### Direction
Put the lines running from the one containing "From the scene" through the end of the records into a Markdown table with two columns, Row and Line. Number each row and leave out any blank lines.

================================

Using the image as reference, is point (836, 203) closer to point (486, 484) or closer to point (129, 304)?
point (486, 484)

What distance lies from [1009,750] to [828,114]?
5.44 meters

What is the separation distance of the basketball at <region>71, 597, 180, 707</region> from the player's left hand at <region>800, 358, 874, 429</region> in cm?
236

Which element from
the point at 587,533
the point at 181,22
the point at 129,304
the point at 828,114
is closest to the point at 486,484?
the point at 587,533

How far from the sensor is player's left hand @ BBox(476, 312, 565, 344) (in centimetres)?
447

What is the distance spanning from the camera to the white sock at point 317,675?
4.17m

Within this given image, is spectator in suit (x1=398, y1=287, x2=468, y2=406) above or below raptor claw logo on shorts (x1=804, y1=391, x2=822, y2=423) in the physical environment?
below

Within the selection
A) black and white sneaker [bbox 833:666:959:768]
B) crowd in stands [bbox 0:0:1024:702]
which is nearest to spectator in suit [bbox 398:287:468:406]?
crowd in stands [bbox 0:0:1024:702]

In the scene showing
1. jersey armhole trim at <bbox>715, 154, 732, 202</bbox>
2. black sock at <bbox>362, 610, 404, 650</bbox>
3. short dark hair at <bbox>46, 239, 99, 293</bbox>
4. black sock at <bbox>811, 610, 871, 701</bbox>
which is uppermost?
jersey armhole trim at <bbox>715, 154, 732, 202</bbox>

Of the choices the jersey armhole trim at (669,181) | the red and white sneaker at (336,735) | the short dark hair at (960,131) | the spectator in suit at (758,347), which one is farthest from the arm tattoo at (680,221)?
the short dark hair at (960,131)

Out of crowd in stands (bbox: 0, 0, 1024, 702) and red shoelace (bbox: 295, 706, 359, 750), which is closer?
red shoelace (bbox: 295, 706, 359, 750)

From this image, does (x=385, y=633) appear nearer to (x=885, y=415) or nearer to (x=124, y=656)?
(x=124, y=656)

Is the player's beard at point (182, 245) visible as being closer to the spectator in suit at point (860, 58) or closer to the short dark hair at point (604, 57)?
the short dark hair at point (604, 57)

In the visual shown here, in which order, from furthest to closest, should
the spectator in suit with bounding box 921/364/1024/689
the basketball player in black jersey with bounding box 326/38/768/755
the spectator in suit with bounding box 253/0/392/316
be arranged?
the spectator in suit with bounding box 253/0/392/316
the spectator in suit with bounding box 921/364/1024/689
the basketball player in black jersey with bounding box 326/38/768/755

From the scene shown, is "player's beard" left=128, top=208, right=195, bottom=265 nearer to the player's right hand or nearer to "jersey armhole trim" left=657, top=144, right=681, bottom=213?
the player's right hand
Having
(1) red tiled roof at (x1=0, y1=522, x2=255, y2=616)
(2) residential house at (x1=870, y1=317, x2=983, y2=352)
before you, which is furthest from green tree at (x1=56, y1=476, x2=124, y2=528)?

================================

### Completed exercise
| Row | Line |
|---|---|
| 1 | From the scene shown, is "player's beard" left=128, top=208, right=195, bottom=265 nearer to the player's right hand or nearer to "jersey armhole trim" left=657, top=144, right=681, bottom=213? |
| 2 | the player's right hand |
| 3 | Having |
| 4 | (1) red tiled roof at (x1=0, y1=522, x2=255, y2=616) |
| 5 | (2) residential house at (x1=870, y1=317, x2=983, y2=352) |
| 6 | before you, which is furthest from green tree at (x1=56, y1=476, x2=124, y2=528)? |